From Christian to Atheist & Back Again.



My attention was drawn today to this rather stunning piece on Atheism & conversion in The New Statesman which you can read for yourself here.

Its author is A. N. Wilson, an English writer and newspaper columnist, known for his critical biographies, novels, works of popular history.

In the early 1990s, Wilson stated publicly that he was an Atheist and published a pamphlet Against Religion in the Chatto & Windus CounterBlasts series; however, religious and ecclesiological themes continue to inform his work. He claims to have lost his Christian beliefs while working on his 1990 biography of C.S. Lewis. For nearly 20 years he continued to be both a sceptic, and a prominent atheist. It was during his period of nonbelief that he wrote biographies of Jesus, St. Paul, and a history of atheism in the 19th century entitled God's Funeral, the latter describing the growth of atheism as due to combination of many influences ranging from David Hume to Sigmund Freud.
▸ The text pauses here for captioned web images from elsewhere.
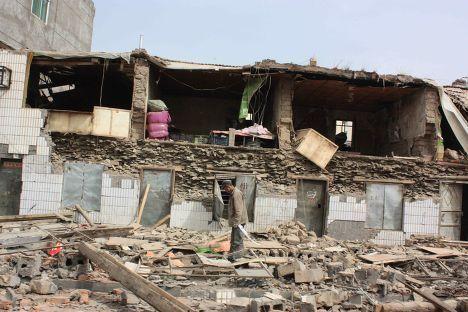Землетрясение на северо-западе Китая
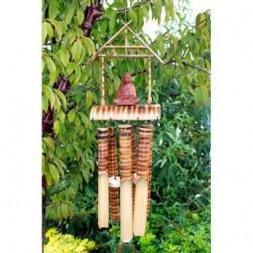 Bamboo Wind Chime - Buddha Design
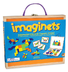 mind ware imaginets magnets boost fine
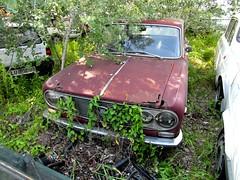 Lancia Fulvia (Alessio3373) Tags: abandoned rust rusted scrap abandonment fulvia lancia rustycars abandonedcar rottame abbandono scrapyards scrappedcar lanciafulvia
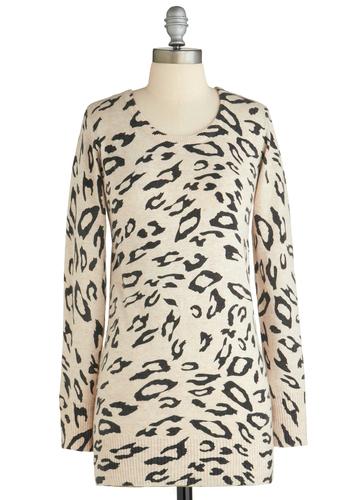 Sample 2027 - Tan, Black, Animal Print, Casual, Long Sleeve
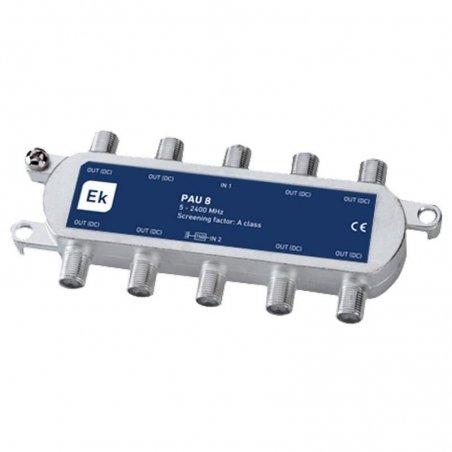 PAU blindado 8 salidas paso DC 12,5-16,5 dB pérdida de inserción Clase A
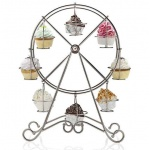 ferris-cupcake-stand-for-party 1229346449
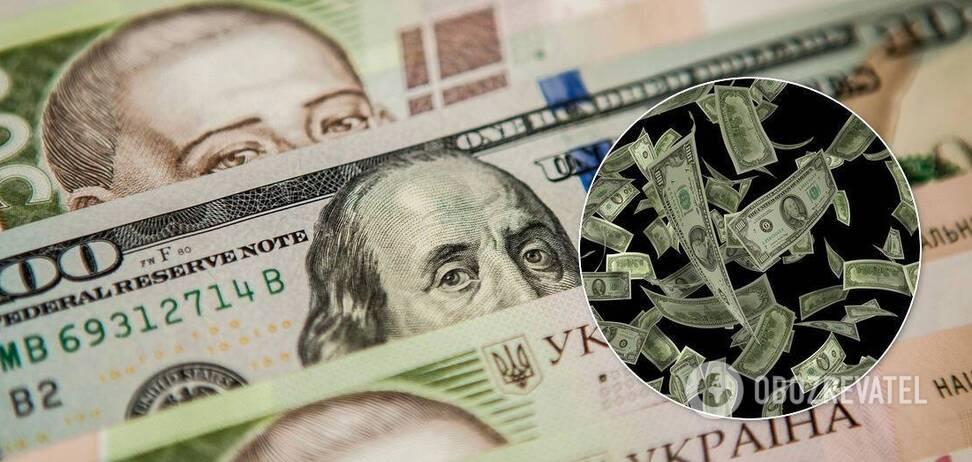 Курс долара в Україні значно зміниться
These and many other of his books such as those on Leo Tolstoy (Whitbread Award for best biography of 1988), C. S. Lewis, Hilaire Belloc are all simultaneously sympathetic to and critical of religious belief. However, in April 2009, he published this and other articles in The New Statesman and Daily Mail affirming his rediscovery of faith, and conversion to Christianity, attacking at the same time in the Daily Mail article both academic and media Atheists. Since that time, Wilson has published Dante in Love (2011) presenting a study of the great Italian poet, Dante Alighieri, as an artist and philosopher, also depicting an in-depth portrait of medieval Florence to help readers understand the literary and cultural background which engendered the Tuscan's masterpiece, The Divine Comedy.

The article states:
Watching a whole cluster of friends, and my own mother, die over quite a short space of time convinced me that purely materialist "explanations" for our mysterious human existence simply won't do - on an intellectual level. The phenomenon of language alone should give us pause. A materialist Darwinian was having dinner with me a few years ago and we laughingly alluded to how, as years go by, one forgets names. Eager, as committed Darwinians often are, to testify on any occasion, my friend asserted: "It is because when we were simply anthropoid apes, there was no need to distinguish between one another by giving names."
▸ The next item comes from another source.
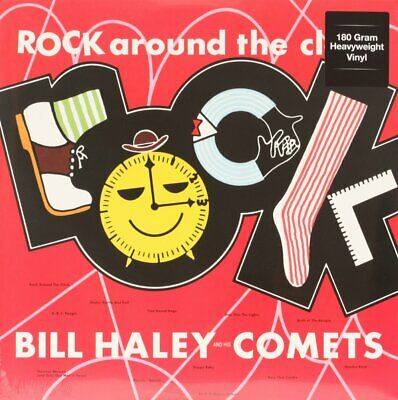 Rock Around The Clock  BILL HALEY AND HIS COMETS Vinyl Record • 14.95£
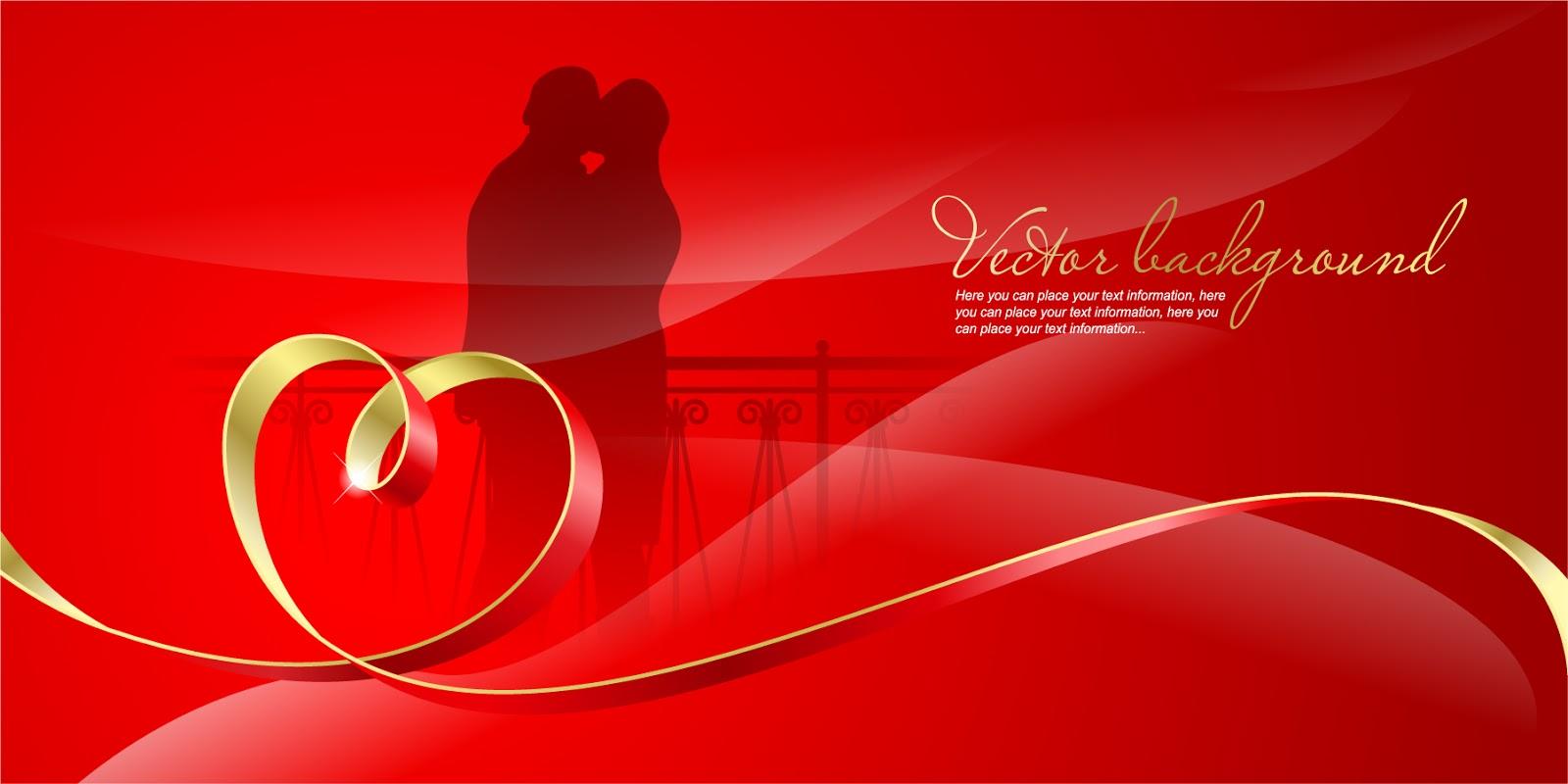 ロマンチックなハートリボンのバレンタインデー背景 romantic heartshaped ribbon background イラスト素材1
This credal confession struck me as just as superstitious as believing in the historicity of Noah's Ark. More so, really.
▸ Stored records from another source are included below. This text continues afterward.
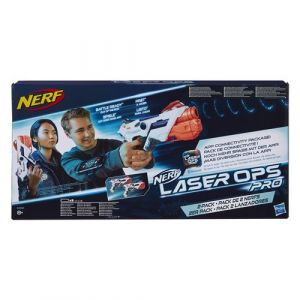 Image de Hasbro Nerf Laser Ops Alphapoint Pro Two Pack
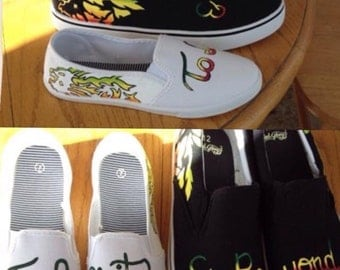 Hand Painted Custom Couples Shoes
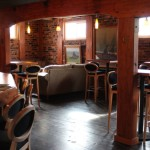 The Pub Downstairs - Harmony House Theatre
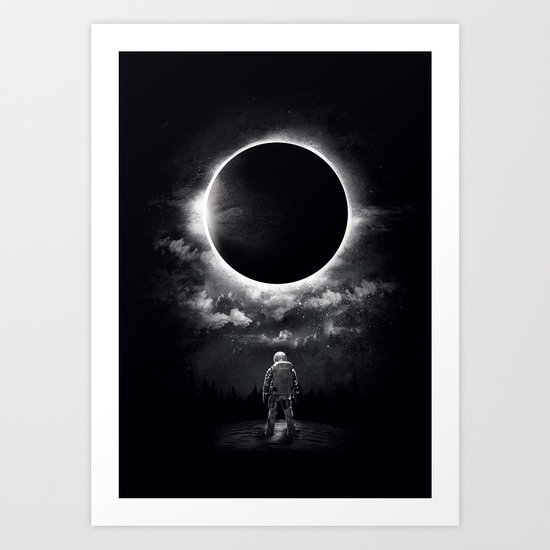 Eclipse Art Print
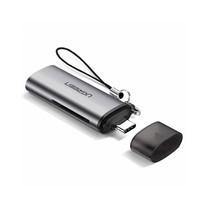 UGREEN รุ่น 50704 การ์ดรีดเดอร์พกพา USB-C TF/SD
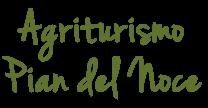 Agriturismo Pian del Noce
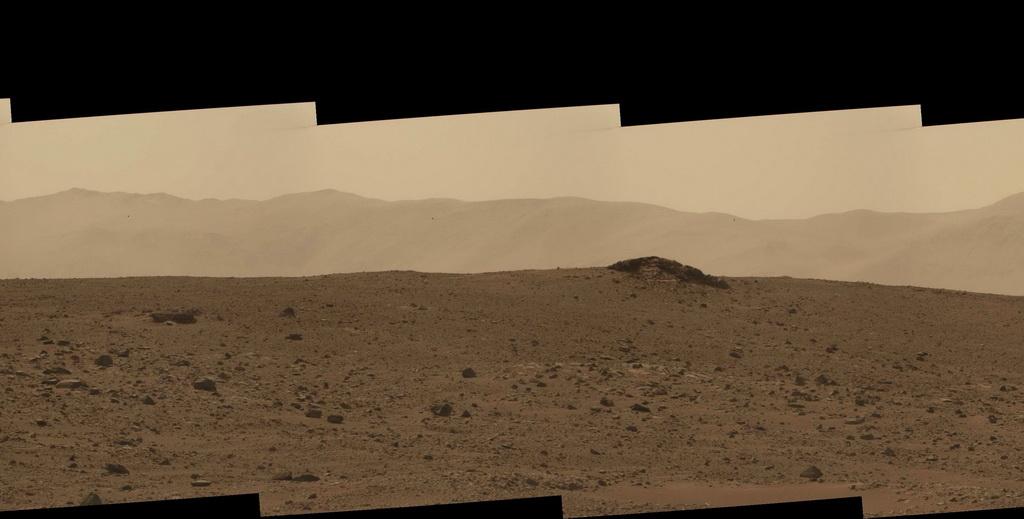 Панорамы от марсохода Curiosity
Do materialists really think that language just "evolved", like finches' beaks, or have they simply never thought about the matter rationally? Where's the evidence? How could it come about that human beings all agreed that particular grunts carried particular connotations? How could it have come about that groups of anthropoid apes developed the amazing morphological complexity of a single sentence, let alone the whole grammatical mystery which has engaged Chomsky and others in our lifetime and linguists for time out of mind? No, the existence of language is one of the many phenomena - of which love and music are the two strongest - which suggest that human beings are very much more than collections of meat. They convince me that we are spiritual beings, and that the religion of the incarnation, asserting that God made humanity in His image, and continually restores humanity in His image, is simply true. As a working blueprint for life, as a template against which to measure experience, it fits.
Please do read the whole thing though, it is very well written!